▸ PROBLEM REQUIREMENTS
Taking the entries below, transcribe only the lines starting with the one with "Maradona en Conferencia de Prensa" and going on through the one with "Antigüedades: VIRGEN DE", exactly as written, without the pictures.

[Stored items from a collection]
━━━━━━━━
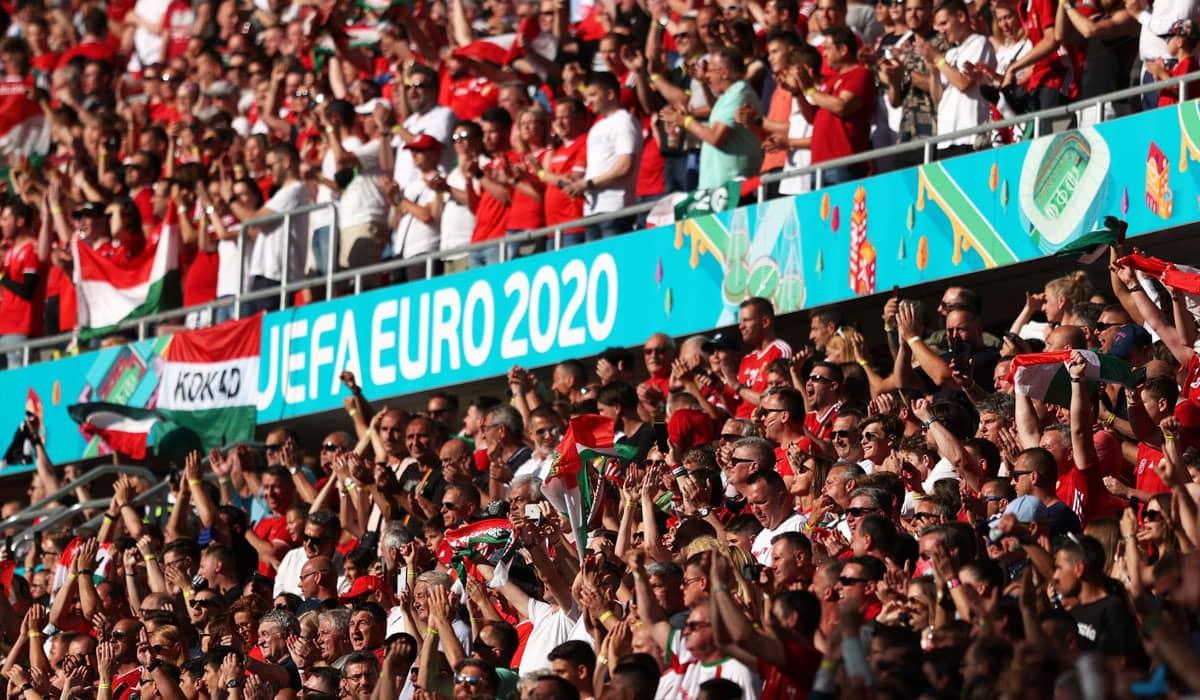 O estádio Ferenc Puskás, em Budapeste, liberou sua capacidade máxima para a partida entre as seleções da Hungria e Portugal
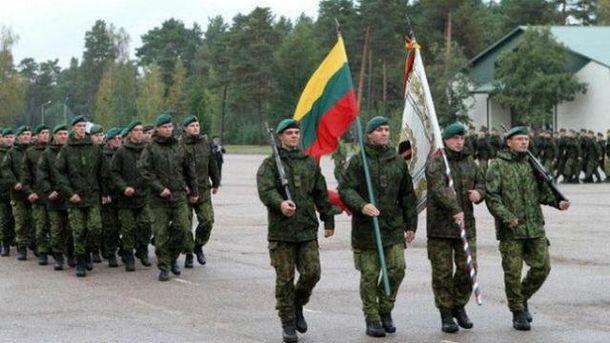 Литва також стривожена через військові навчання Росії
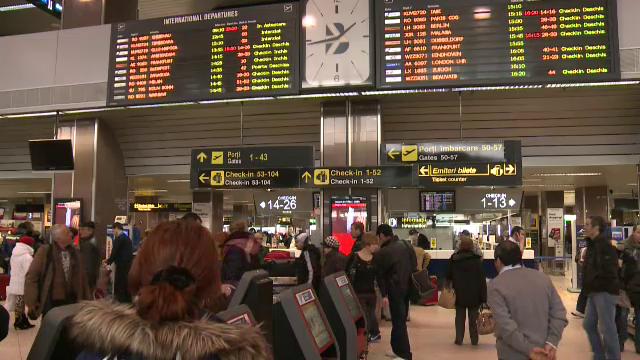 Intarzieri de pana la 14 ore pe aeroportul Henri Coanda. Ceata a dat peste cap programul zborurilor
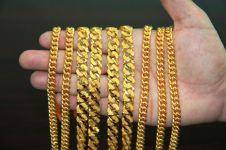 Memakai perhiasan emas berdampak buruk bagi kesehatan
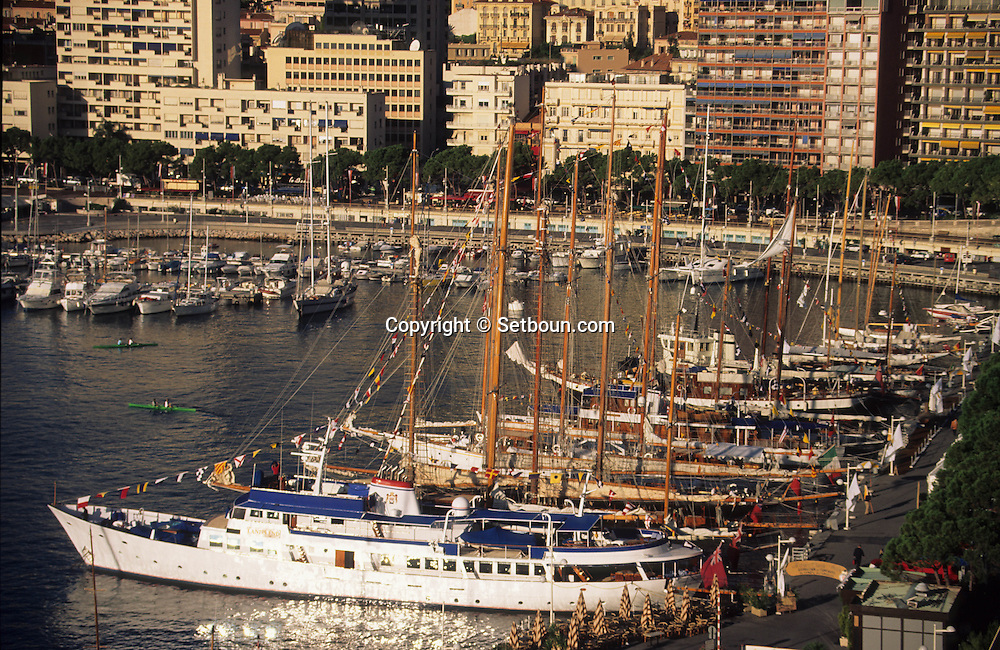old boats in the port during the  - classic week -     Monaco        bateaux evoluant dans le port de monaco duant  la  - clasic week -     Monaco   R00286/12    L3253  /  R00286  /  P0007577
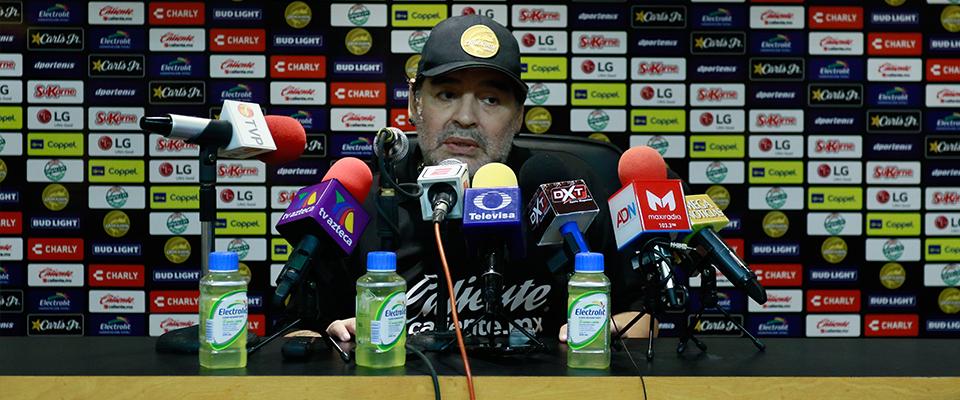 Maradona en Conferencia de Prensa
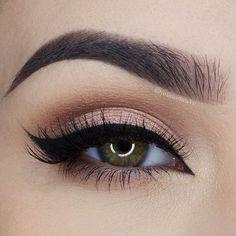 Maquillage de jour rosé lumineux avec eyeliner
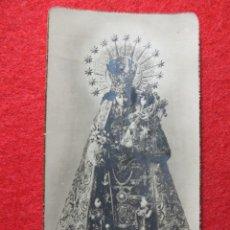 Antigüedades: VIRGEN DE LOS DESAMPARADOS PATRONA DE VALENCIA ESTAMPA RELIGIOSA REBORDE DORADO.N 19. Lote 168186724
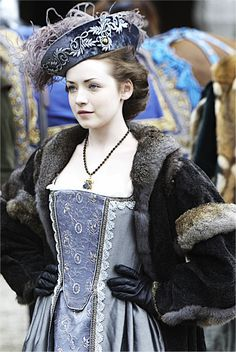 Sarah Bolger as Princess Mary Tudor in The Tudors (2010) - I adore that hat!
━━━━━━━━
▸ RESPONSE
 Maradona en Conferencia de Prensa
 Maquillage de jour rosé lumineux avec eyeliner
 Antigüedades: VIRGEN DE LOS DESAMPARADOS PATRONA DE VALENCIA ESTAMPA RELIGIOSA REBORDE DORADO.N 19. Lote 168186724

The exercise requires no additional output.